The heavier your body weight, the more calories you will burn at the same heart rate as an individual who weigh less than you. Your fitness level will also affect your heart rate and how many calories you burn during exercise. The more fit an individual is, the more calories they will burn.
This is true because the more fit an individual is, the better their heart will efficienty move the blood in there system. An elite athlete will burn less calories than a beginner during the same workout. The type of activity you perform will dictate the zones your heart rate will display.
For instance, activities like yoga and walking will keep your heart rate in the lower zones. However, activities like boxing will place your heart rate in the higher zones. High intensity interval training for short periods will create an oxygen debt in the body.
This debt of oxygen will lead to an afterburn effect. The afterburn effect means that your metabolism will remain high for several hours after the high intensity training. In contrast, a light walk will not create an afterburn effect in the body following the exercise.

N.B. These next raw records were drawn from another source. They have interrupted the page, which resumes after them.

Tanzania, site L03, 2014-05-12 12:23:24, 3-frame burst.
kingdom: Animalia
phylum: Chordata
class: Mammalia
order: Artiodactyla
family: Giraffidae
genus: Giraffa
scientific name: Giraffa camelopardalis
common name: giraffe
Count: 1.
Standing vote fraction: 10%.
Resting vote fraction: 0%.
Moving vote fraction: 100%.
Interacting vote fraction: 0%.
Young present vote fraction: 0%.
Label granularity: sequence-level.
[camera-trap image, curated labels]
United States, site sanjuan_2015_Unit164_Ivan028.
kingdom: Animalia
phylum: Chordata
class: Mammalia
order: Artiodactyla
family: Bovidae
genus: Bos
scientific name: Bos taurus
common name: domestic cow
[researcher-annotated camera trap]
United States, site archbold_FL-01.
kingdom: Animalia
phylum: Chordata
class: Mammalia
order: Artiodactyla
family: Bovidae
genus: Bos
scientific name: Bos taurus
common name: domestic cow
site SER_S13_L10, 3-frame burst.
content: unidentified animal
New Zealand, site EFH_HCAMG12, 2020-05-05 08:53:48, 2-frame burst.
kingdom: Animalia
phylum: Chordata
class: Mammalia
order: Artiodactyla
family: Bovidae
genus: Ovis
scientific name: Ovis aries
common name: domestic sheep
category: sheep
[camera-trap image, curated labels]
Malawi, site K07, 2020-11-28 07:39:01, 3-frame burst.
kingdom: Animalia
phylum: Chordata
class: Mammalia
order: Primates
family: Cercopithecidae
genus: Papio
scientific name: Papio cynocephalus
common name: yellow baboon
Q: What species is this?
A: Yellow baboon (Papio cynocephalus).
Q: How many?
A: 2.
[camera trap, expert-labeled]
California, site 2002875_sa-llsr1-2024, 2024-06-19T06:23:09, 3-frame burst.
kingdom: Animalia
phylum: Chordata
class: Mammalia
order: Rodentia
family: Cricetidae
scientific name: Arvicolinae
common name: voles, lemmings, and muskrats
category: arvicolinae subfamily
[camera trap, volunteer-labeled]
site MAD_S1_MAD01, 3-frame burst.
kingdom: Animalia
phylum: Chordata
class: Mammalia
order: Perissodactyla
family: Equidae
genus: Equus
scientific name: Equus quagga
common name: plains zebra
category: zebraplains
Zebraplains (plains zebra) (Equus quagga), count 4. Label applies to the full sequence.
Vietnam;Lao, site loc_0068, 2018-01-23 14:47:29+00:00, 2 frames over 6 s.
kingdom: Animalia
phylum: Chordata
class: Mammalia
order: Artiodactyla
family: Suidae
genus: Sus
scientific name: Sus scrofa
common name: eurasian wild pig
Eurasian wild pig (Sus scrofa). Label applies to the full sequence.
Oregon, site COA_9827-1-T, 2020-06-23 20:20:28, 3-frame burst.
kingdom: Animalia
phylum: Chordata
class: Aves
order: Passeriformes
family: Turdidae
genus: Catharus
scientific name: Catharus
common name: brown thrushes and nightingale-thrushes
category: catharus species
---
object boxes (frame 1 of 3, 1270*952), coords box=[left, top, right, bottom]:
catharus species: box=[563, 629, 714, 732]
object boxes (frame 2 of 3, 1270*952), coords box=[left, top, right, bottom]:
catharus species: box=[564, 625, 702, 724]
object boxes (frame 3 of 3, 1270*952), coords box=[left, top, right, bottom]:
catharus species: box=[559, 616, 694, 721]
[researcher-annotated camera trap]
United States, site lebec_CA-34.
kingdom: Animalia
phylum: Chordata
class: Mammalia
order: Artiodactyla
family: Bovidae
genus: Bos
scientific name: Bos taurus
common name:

To track your heart rate, you will need a tool. For example, you can use wrist trackers to monitor your heart rate. However, wrist trackers will lag behind your actual heart rate.
A chest strap will give you a better reading of your heart rate. By calculating your maximum heart rate, you can train in specific zones. One rule of thumb for training is the 80/20 rule.
The 80/20 rule means that you should spend most of your training in the fat burning zone and only a fraction of your training in the high intensity zone. By tracking your heart rate, you can turn your workout into a precise process. You can use your heart rate to control your exercise like a dial.
Furthermore, if you track your heart rate, you can be sure that you are exercising according to your bodys need. Therefore, if you track your heart rate while exercising, you will no longer have to guess at how many calories you are burning during that workout.